Nennt die Friedhofsverwaltung die Daten der Familie, die das Grab betreut?
In der Regel nicht. Daten Verstorbener fallen nicht unter die DSGVO, deshalb dürfen Vorname, Nachname und Sterbedatum in Suchportalen veröffentlicht werden. Anders liegt es bei den Daten einer lebenden Person, die über das Grab verfügt — diese sind geschützt. Der Zugang zu Grabakten ist unterschiedlich geregelt: Die Verwaltung der kommunalen Friedhöfe in Krakau etwa nimmt Anträge von Verfügungsberechtigten, Mitverfügungsberechtigten und Familienangehörigen entgegen, prüft jeden einzeln, und die Unterlagen können dabei anonymisiert werden — das ist die Praxis einer Verwaltung, keine landesweite Regel.
Ist das Anzünden einer virtuellen Kerze kostenlos?
Das hängt vom jeweiligen Friedhof ab. In einem Teil der Internetdienste ist das Anzünden einer virtuellen Kerze kostenlos, in anderen fällt eine kleine Gebühr an, die sich danach richtet, wie lange die Kerze sichtbar bleiben soll. Prüfen Sie vor der Nutzung den Hinweis oder die Gebührenliste auf der Seite des jeweiligen Friedhofs — die Regeln sind in Polen nicht einheitlich.
Zusammenfassung
- In Polen gibt es kein zentrales Gräberregister. Der Entwurf eines neuen Gesetzes (UD278) wurde bis September 2026 nicht verabschiedet; es gilt das Gesetz vom 31. Januar 1959 (konsolidierte Fassung Dz.U. 2025 Pos. 1590).

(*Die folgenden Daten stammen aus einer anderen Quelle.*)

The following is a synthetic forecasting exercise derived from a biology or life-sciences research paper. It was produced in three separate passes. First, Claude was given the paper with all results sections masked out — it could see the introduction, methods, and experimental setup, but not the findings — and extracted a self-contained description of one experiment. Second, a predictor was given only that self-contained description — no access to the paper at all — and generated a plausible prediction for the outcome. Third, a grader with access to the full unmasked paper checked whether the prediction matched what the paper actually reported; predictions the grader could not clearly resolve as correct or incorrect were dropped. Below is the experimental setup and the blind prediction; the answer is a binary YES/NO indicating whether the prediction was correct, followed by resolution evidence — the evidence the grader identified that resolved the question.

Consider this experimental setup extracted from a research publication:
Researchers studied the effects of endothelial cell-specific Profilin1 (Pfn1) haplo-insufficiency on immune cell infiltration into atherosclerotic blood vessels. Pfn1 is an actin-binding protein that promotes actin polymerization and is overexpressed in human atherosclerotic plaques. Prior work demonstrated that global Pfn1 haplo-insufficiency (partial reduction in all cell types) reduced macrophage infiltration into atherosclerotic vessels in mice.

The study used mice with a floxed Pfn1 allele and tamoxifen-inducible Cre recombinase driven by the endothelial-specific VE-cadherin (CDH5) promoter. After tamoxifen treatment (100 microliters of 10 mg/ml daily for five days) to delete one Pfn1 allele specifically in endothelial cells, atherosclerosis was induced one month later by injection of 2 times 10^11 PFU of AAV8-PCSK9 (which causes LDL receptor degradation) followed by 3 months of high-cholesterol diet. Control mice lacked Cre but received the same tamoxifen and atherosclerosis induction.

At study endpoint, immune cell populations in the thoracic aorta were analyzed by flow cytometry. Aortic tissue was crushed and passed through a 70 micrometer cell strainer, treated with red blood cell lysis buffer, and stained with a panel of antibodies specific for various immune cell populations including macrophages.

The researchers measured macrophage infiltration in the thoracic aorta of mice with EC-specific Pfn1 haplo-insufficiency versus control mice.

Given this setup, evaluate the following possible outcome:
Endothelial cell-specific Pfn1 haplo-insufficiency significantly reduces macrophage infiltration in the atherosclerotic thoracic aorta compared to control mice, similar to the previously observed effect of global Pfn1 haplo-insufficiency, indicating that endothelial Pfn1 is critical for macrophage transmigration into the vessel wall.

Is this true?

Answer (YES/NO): NO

- Wir beginnen mit drei landesweiten Suchportalen — Grobonet, Mogiły und eCmentarze — danach mit dem städtischen oder pfarrlichen. Keine Datenbank ist vollständig, ein fehlender Treffer in einer besagt daher nichts.
- Die Friedhofsverwaltung führt drei Registerdokumente — das Buch der Bestatteten, das Gräberbuch und das alphabetische Verzeichnis — und bewahrt sie unbefristet auf. Das ist der wirksamste Weg zu alten Bestattungen.

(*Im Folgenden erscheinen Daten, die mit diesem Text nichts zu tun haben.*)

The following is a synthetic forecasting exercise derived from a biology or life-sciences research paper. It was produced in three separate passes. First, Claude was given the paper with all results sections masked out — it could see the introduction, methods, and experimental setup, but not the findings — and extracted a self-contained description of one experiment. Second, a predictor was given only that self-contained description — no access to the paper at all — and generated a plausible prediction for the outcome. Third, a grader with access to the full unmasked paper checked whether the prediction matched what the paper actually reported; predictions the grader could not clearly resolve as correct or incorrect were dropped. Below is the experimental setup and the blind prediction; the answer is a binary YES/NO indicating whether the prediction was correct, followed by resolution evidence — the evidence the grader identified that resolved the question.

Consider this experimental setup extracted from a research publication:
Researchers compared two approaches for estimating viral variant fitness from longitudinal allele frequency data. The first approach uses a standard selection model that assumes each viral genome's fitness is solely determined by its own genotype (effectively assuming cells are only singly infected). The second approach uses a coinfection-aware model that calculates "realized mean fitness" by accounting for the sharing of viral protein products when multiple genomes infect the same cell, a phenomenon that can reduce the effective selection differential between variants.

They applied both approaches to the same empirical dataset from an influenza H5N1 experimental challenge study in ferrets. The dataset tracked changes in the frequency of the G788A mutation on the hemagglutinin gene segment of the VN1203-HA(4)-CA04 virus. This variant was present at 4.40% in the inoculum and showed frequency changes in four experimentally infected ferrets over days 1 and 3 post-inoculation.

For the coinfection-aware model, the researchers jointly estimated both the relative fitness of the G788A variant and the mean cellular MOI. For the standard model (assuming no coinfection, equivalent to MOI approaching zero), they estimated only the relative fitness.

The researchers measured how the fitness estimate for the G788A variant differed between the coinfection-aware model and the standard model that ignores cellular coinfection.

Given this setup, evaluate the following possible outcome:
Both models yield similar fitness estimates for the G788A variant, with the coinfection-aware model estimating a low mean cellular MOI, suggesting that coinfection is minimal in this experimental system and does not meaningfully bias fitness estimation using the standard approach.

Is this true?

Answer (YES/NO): NO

- Bei sehr alten Bestattungen beginnen wir mit der Sterbeurkunde. Das Standesamt bewahrt sie 80 Jahre auf, danach gelangt sie ins Staatsarchiv; Digitalisate stellt Szukaj w Archiwach kostenlos bereit. Veteranen-, Kriegs- und konfessionelle Gräber haben eigene Datenbanken.
- Die Daten haben wir am 4. September 2026 geprüft. Die Zähler der Datenbanken wachsen, und Zugangsregeln wie Gebühren legt jede Verwaltung für sich fest.